--- Source records ---
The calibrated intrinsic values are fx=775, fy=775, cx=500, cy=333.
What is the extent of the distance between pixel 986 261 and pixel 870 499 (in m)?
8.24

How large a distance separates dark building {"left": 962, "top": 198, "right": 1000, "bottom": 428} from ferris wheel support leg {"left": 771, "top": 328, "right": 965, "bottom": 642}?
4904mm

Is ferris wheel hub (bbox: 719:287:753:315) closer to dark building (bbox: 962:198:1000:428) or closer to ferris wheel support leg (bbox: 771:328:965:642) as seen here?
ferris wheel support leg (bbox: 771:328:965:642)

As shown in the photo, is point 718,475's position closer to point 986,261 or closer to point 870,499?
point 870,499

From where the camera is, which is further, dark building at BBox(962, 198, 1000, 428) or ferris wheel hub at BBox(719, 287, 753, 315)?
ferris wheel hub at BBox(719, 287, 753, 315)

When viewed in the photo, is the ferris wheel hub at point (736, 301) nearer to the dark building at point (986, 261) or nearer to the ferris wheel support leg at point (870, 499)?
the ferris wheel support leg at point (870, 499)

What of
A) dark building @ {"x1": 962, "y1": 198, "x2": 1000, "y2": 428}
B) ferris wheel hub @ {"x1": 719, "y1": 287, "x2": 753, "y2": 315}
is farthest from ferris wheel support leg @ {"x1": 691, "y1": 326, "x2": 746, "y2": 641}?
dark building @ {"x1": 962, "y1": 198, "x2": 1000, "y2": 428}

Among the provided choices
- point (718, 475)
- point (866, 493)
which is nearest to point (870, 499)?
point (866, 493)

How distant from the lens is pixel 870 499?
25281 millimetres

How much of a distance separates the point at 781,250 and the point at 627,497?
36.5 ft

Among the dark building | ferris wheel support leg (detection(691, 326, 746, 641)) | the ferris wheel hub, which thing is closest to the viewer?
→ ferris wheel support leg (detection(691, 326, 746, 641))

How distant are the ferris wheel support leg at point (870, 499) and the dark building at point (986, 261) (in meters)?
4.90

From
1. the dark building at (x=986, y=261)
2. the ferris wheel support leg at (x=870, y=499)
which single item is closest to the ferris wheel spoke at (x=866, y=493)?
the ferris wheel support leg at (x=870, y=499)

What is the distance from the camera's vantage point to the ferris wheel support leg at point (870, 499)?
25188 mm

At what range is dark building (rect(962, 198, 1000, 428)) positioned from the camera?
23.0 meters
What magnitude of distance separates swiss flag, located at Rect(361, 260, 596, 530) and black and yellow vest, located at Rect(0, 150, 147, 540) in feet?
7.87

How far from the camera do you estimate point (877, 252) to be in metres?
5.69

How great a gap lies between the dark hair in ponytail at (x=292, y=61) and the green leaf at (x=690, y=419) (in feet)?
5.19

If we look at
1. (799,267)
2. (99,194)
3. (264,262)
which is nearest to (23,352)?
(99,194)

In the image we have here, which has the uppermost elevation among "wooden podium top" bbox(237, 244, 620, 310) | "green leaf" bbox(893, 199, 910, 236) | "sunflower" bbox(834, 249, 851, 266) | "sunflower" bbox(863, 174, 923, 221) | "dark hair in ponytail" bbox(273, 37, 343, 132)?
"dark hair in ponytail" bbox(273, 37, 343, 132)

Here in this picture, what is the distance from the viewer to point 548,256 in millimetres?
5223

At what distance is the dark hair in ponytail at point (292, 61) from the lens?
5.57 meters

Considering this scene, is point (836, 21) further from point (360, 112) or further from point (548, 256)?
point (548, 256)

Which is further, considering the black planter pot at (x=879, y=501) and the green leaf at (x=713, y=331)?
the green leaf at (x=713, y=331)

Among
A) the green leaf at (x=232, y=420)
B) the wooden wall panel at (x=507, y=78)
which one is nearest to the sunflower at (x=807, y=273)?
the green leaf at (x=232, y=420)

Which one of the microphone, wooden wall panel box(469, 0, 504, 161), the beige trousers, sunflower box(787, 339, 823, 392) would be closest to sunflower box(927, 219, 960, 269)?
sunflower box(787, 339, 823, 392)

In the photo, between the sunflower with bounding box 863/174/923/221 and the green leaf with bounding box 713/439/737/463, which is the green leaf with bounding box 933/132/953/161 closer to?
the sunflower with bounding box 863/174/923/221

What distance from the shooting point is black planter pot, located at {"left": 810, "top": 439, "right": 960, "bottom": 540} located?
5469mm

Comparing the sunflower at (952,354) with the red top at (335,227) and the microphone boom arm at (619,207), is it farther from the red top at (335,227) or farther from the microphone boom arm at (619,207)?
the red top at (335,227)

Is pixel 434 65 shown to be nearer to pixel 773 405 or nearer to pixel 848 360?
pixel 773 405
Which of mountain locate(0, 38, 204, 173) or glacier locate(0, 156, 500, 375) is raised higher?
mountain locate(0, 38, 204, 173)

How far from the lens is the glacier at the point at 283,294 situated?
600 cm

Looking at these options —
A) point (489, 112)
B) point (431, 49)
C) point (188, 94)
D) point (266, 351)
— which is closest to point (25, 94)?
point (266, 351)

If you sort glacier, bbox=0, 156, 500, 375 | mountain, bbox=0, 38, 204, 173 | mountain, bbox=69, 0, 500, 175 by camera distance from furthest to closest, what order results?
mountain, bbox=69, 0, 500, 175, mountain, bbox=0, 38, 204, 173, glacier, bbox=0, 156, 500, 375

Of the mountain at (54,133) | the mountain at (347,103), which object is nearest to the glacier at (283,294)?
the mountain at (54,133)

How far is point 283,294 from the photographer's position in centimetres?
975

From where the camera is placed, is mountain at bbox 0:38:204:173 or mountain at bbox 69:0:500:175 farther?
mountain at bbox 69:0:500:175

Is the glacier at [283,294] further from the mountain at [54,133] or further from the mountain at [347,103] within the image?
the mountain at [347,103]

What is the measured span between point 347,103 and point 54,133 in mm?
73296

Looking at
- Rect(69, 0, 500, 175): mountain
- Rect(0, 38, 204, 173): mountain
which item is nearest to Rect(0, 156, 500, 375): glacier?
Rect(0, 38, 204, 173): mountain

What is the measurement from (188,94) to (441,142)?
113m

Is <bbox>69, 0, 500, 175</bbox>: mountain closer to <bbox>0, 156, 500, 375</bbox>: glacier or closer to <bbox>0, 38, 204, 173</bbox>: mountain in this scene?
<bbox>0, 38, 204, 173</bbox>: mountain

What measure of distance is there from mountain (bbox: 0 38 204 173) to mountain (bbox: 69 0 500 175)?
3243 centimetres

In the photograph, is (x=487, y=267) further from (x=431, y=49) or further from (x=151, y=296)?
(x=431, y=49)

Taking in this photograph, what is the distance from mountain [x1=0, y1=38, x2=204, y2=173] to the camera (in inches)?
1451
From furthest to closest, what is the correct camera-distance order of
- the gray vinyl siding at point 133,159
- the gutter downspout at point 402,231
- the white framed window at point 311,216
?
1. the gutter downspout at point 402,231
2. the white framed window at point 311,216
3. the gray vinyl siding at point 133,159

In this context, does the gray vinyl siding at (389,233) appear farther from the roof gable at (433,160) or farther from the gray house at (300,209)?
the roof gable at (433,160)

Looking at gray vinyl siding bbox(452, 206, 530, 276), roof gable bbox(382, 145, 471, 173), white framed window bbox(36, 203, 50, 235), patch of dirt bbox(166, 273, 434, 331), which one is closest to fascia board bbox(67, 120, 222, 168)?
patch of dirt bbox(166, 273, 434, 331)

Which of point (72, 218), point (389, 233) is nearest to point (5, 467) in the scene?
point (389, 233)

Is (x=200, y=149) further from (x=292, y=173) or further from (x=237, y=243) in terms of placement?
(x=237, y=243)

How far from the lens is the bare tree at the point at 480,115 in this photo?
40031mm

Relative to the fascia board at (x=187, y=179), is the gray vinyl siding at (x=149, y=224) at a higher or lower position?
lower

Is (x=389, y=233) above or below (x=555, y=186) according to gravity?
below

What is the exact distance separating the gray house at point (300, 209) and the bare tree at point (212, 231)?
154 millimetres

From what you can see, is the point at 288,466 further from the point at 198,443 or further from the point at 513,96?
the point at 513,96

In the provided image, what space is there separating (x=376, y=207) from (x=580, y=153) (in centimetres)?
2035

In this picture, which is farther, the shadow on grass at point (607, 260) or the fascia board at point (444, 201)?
---
◆ Aim of the exercise
Reproduce verbatim the lines of the records from the line containing "Which of point" through the end of the records, including both of those lines.

◆ Exercise result
Which of point (72, 218), point (389, 233) is nearest to point (5, 467) in the scene?
point (389, 233)

Is (x=200, y=149) further from (x=292, y=173) or further from (x=237, y=243) in terms of placement?
(x=237, y=243)

How far from the lens is the bare tree at the point at 480,115 in this photo?
40031mm

Relative to the fascia board at (x=187, y=179), is the gray vinyl siding at (x=149, y=224) at a higher or lower position?
lower

Is (x=389, y=233) above or below (x=555, y=186) according to gravity?
below

What is the exact distance separating the gray house at point (300, 209) and the bare tree at point (212, 231)?
154 millimetres

From what you can see, is the point at 288,466 further from the point at 198,443 or further from the point at 513,96?
the point at 513,96

In the provided image, what space is there separating (x=376, y=207) from (x=580, y=153) (in centimetres)?
2035

In this picture, which is farther, the shadow on grass at point (607, 260) or the fascia board at point (444, 201)?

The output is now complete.